• Congress Clarifies FACTA Credit Card Truncation Statute and Effectively Eliminates Some Claims
  • July 29, 2008 | Author: Julie Simone Sneed
  • Law Firm: Fowler White Boggs P.A. - Tampa Office
  • On June 3, 2008, Congress enacted a law that clarified the Fair and Accurate Transactions Act (“FACTA”) and in some cases effectively eliminated plaintiffs’ causes of action under the statute. Congress initially amended the Fair Credit Reporting Act (“FCRA”), 15 U.S.C. § 1681 et seq. (2000), and enacted FACTA, 15 U.S.C. §1681c(g), in an effort to prevent identity theft. The enactment of FACTA resulted in a proliferation of lawsuits against businesses despite the fact that the consumer plaintiffs had not suffered monetary harm as a result of the alleged violations. Congress has now acted to amend FACTA to prevent the filing of these lawsuits that are likely to “raise prices to consumers without corresponding consumer protection benefit.” See 15 U.S.C. § 1601n notes.

    Pursuant to FACTA, businesses that accept credit or debit cards for business transactions must limit the information they include on customers’ receipts. 15 U.S.C. §1681c(g). The receipts can neither contain the expiration date nor more than the last five digits of the card number. Id. Before FACTA was amended, if the credit or debit card receipts contained the prohibited information, businesses could be subject to civil liability for “willful noncompliance” with FACTA notwithstanding the lack of actual harm. See 15 U.S.C. § 1681n.
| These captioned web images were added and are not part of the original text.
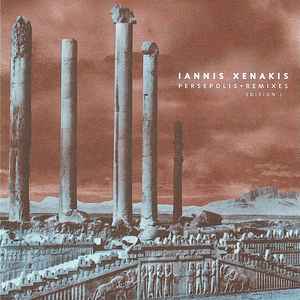 Iannis Xenakis - Persepolis + Remixes Edition I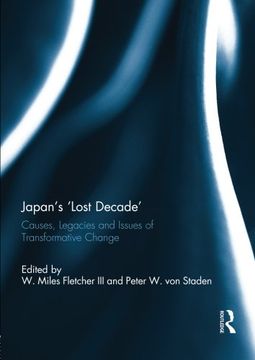 portada Japan's 'Lost Decade': Causes, Legacies and Issues of Transformative Change
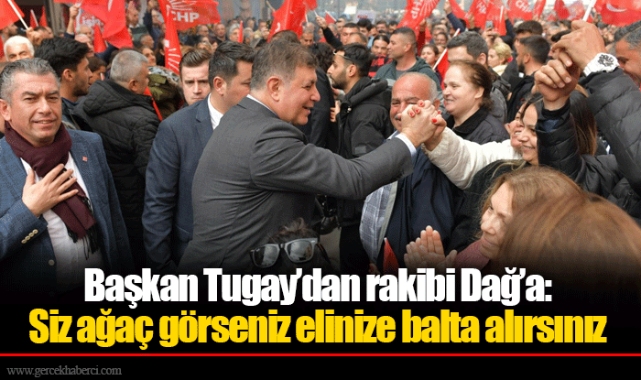 Başkan Tugay’dan rakibi Dağ’a: Siz ağaç görseniz elinize balta alırsınız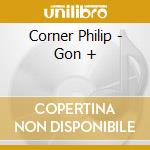 Corner Philip - Gon + cd musicale di Corner Philip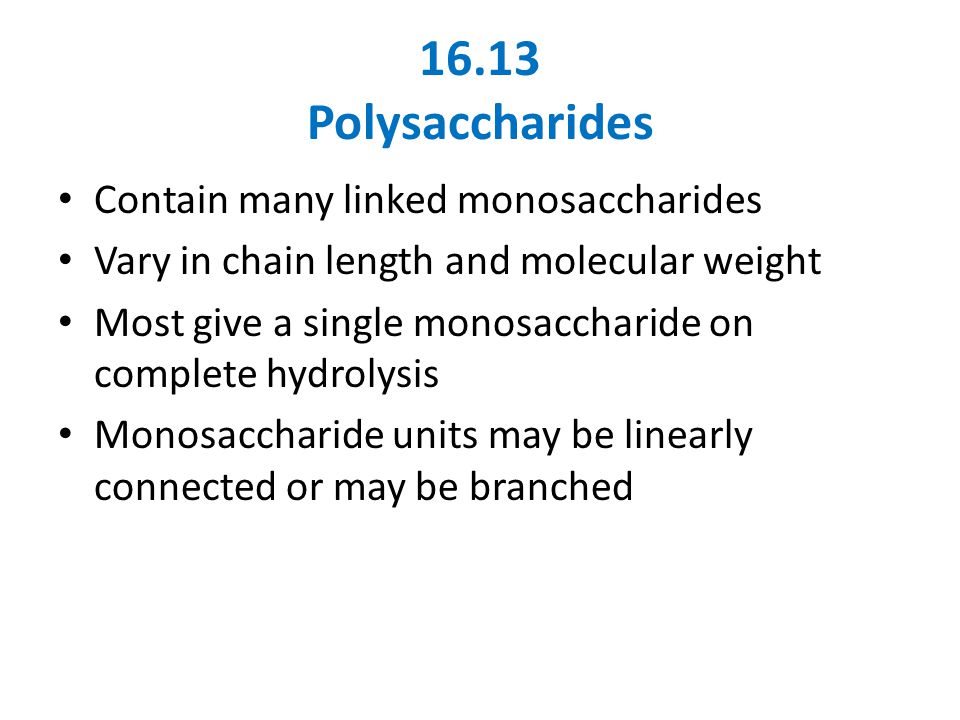 16.13 Polysaccharides Contain many linked monosaccharides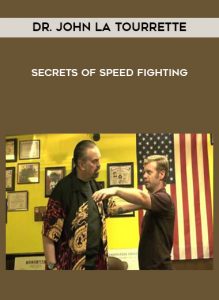 Dr. John La Tourrette - Secrets of Speed Fighting by https://illedu.com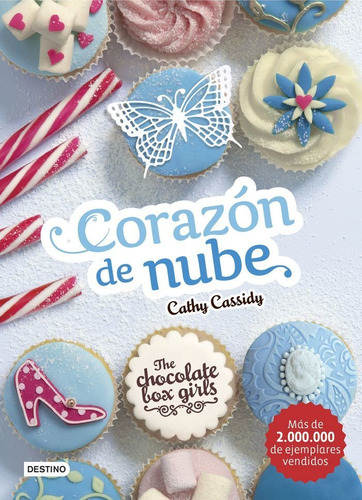 The Chocolate Box Girls. Corazãâ³n De Nube, De Cassidy, Cathy. Editorial Destino Infantil & Juvenil, Tapa Blanda En Español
    The enactment of FACTA resulted in a substantial increase in private civil lawsuits against companies for alleged “willful noncompliance” despite the fact that customers’ card numbers had been truncated and no actual harm resulted from the inclusion of the expiration date on the customers’ receipts. See 15 U.S.C. § 1601n notes. Because of the substantial proliferation of lawsuits for alleged “willful noncompliance” with FACTA, Congress clarified FACTA and enacted the Credit and Debit Card Receipt Clarification Act of 2007 on June 3, 2008. See 15 U.S.C. § 1681n(d). The clarification provides that businesses that printed an expiration date on a consumer’s receipt between December 4, 2001 and June 3, 2008, but otherwise complied with the FACTA requirements (including, properly truncating the credit card numbers) “shall not be in willful noncompliance with section 1681c(g).” Id.

    The amended statute applies “to any action, other than an action which has become final” that is brought for a violation of the Fair Credit Reporting Act.

    Courts have taken notice of the amendment. For example, recently, in Ehrheart v. Verizon Wireless, Case No. 2:07-cv-1165 (W.D. Pa. June 13, 2008), a federal district court vacated a preliminary class action settlement based on the FACTA amendment. The putative class action plaintiffs alleged that Verizon violated FACTA by printing the expiration date on consumers’ receipts. The parties agreed that plaintiffs did not suffer actual monetary damages. Id. The court granted Verizon’s motion to vacate the settlement, finding that “[p]laintiffs’ causes of action have been statutorily eliminated.” Id. Because the court had not approved a final settlement of the class, the court vacated its order preliminarily approving a class action.